Review: The Kinks – Face to Face (Deluxe Edition)
Published on June 28th, 2011 | Jonny Abrams
1966 and all that, what? Revolver, Pet Sounds, a Russian linesman: all fully deserving of the ‘landmark’ status they’ve since been afforded, but what of Face to Face?
The lingering under-appreciation of The Kinks is such that Ray Davies can now enjoy a quiet drink in his local without many of his fellow punters realising that they are in the presence of a songwriter every bit the equal of Messrs Lennon, McCartney and Wilson (although he’s a poor second to Sir Geoff Hurst in the centre-forward stakes).
This was certainly the case when this writer came across him in a north-London pub and bought his whole table a drink while spluttering something about ‘Big Sky’ being the best song ever.
“Who was that you were talking to?” a stranger asked me outside. “Ray Davies!” I replied, still buzzing with excitement at meeting my hero, albeit briefly. “Ah…” said the stranger, “…who?”
“You met Craig David?” replied at least one of the friends I told of this meeting, the majority of those polled requiring an explanation as to precisely who this bloke was and is. “The singer of The Kooks?” asked another.
“No. Not The bloody Kooks.”

▶ [Work order 1] According to the review, where did the writer come across Ray Davies?
▶ [Work order 2] Reproduce the passage of the review starting with "The lingering under-appreciation" and going on through "the centre-forward stakes).".
The listing after this review isn't needed for anything here.

▶ [Collected material]

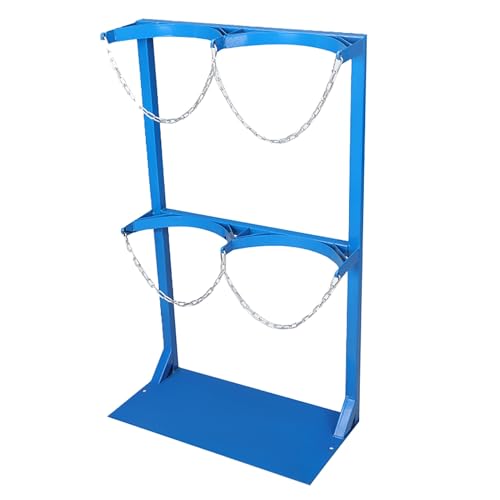 ZIMGOD Oxygen Tank Holder Steel Cylinder Tank Rack Stand for Laboratory Clinics, Portable Oxygen Bracket Organizer, Oxygen Canister Fixed Holder Holds 40L Cylinder(Length 60cm(23 5/8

▶ [Written solution 1] In a north-London pub.

▶ [Written solution 2]
The lingering under-appreciation of The Kinks is such that Ray Davies can now enjoy a quiet drink in his local without many of his fellow punters realising that they are in the presence of a songwriter every bit the equal of Messrs Lennon, McCartney and Wilson (although he’s a poor second to Sir Geoff Hurst in the centre-forward stakes).